Have you ever tried explaining something that has no direct comparison? In this recap of Social Pulse: Hospitality Edition with Agorapulse’s Chief Storyteller Mike Allton, our guest Stacy Feinberg shares what she knows about that challenge. As a former educator turned social media professional, she’s taken on the task of marketing luxury glamping domes that combine the comfort of high-end accommodations with immersive outdoor experiences.

[Listen to the full episode below, or read along for the transcript of the Social Pulse: Hospitality Edition, powered by Agorapulse. Try it for free today.]

Tell us about your journey from education to becoming the social media manager for Clear Sky Resorts

Stacy Feinberg: Sure. I was invited to teach in a fifth grade during COVID, and I was teaching online and all of the things that came with that, and it was a new school to me and a new curriculum and a new format, and I had just had enough of the whole process and I was looking for something new to explore, a new opportunity.

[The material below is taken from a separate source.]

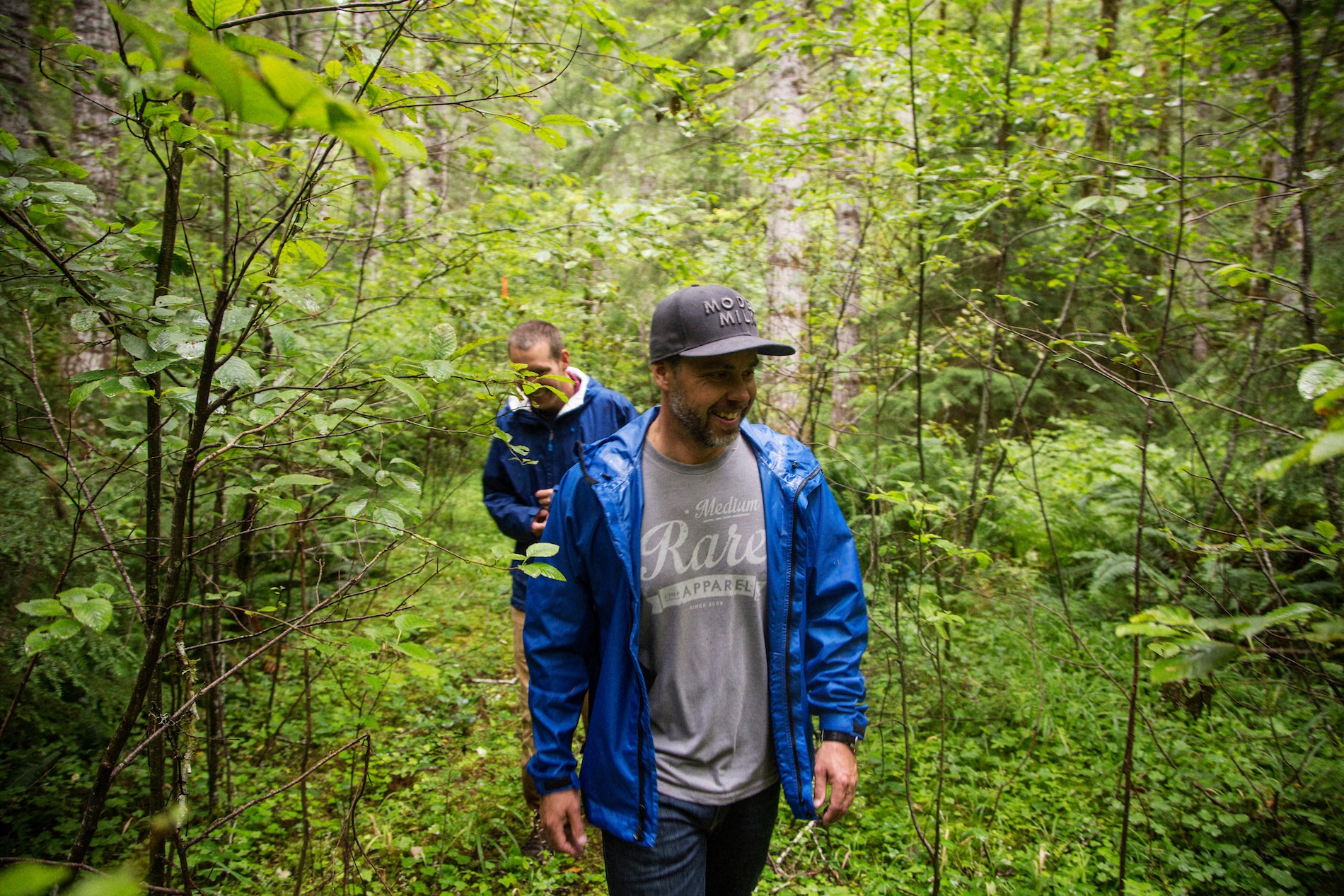 Chefs Lee Cooper and Justin Leboe foraging in a coastal forest about an hour outside of Portland. Mushrooms in Portland, Oregon. August 2016. Matt Lutton / Boreal Collective for Vice Munchies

And lucky for me, my husband, Hal, was creating this wonderful resort, Clear Sky Resorts, and somehow, through COVID, he got this built. Our first year open was 2021. I stepped up out of need. It found me, but it turned out to be the perfect thing that I had been looking for some way to express myself creatively and to showcase and get out the word about this awesome new resort that we were opening during COVID.

But it turned out it’s the perfect destination because you can be in your dome. We have a keyless entry, and we wanted to bring that to the forefront, and with our budget, we knew the best way to do that would be social media.

So I stepped forward out of love for the project and looking for a new challenge, and it’s just been going since then.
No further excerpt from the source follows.